| Task details |
Write each record again exactly as it stands.

------------------------------------------------

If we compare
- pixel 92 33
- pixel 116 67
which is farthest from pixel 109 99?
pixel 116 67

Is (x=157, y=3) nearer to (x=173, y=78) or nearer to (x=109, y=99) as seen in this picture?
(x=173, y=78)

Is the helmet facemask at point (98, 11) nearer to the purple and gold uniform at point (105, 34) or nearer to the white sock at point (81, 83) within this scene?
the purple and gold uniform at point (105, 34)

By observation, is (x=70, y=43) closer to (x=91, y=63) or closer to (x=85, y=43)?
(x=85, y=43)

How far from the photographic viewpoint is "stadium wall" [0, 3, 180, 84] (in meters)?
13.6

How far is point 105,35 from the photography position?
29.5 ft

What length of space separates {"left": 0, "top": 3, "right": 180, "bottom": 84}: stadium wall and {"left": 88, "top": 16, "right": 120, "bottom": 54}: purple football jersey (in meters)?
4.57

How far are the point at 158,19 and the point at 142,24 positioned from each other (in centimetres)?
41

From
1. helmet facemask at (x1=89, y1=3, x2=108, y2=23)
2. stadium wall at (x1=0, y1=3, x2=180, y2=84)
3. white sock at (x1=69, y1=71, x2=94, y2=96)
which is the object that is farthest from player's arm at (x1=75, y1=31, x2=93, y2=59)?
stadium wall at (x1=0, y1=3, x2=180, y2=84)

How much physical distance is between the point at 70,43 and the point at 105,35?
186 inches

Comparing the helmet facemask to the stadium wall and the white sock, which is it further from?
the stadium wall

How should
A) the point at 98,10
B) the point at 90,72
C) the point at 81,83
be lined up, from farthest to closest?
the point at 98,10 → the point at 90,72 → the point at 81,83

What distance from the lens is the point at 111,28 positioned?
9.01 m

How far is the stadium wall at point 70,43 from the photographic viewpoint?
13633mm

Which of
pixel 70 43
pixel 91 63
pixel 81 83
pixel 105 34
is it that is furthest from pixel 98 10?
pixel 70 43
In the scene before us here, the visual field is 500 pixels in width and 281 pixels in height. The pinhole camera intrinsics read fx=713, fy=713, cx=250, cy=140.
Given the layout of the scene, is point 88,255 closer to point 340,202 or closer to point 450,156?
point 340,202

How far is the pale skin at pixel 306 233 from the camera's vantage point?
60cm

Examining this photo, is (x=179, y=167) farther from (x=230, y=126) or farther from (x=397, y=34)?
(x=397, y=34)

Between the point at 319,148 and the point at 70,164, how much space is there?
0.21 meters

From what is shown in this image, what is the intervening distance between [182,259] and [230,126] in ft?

------------------------------------------------

| Reply |
If we compare
- pixel 92 33
- pixel 116 67
which is farthest from pixel 109 99?
pixel 116 67

Is (x=157, y=3) nearer to (x=173, y=78) or nearer to (x=109, y=99) as seen in this picture?
(x=173, y=78)

Is the helmet facemask at point (98, 11) nearer to the purple and gold uniform at point (105, 34) or nearer to the white sock at point (81, 83) within this scene?
the purple and gold uniform at point (105, 34)

By observation, is (x=70, y=43) closer to (x=91, y=63) or closer to (x=85, y=43)?
(x=85, y=43)

How far from the photographic viewpoint is "stadium wall" [0, 3, 180, 84] (in meters)?
13.6

How far is point 105,35 from the photography position?
29.5 ft

What length of space separates {"left": 0, "top": 3, "right": 180, "bottom": 84}: stadium wall and {"left": 88, "top": 16, "right": 120, "bottom": 54}: purple football jersey (in meters)?
4.57

How far are the point at 158,19 and the point at 142,24 positioned from each other (in centimetres)?
41

From
1. helmet facemask at (x1=89, y1=3, x2=108, y2=23)
2. stadium wall at (x1=0, y1=3, x2=180, y2=84)
3. white sock at (x1=69, y1=71, x2=94, y2=96)
which is the object that is farthest from player's arm at (x1=75, y1=31, x2=93, y2=59)?
stadium wall at (x1=0, y1=3, x2=180, y2=84)

How much physical distance is between the point at 70,43 and the point at 105,35?
186 inches

Comparing the helmet facemask to the stadium wall and the white sock, which is it further from?
the stadium wall

How should
A) the point at 98,10
B) the point at 90,72
C) the point at 81,83
be lined up, from farthest to closest?
the point at 98,10 → the point at 90,72 → the point at 81,83

What distance from the lens is the point at 111,28 positioned?
9.01 m

How far is the stadium wall at point 70,43 from the photographic viewpoint?
13633mm

Which of
pixel 70 43
pixel 91 63
pixel 81 83
pixel 105 34
is it that is furthest from pixel 98 10?
pixel 70 43
In the scene before us here, the visual field is 500 pixels in width and 281 pixels in height. The pinhole camera intrinsics read fx=713, fy=713, cx=250, cy=140.
Given the layout of the scene, is point 88,255 closer to point 340,202 or closer to point 450,156?
point 340,202

How far is the pale skin at pixel 306 233 from the camera's vantage point?
60cm

Examining this photo, is (x=179, y=167) farther from (x=230, y=126) or farther from (x=397, y=34)?
(x=397, y=34)

Between the point at 319,148 and the point at 70,164, how much space is there?
0.21 meters

From what is shown in this image, what is the intervening distance between [182,259] and [230,126] in ft?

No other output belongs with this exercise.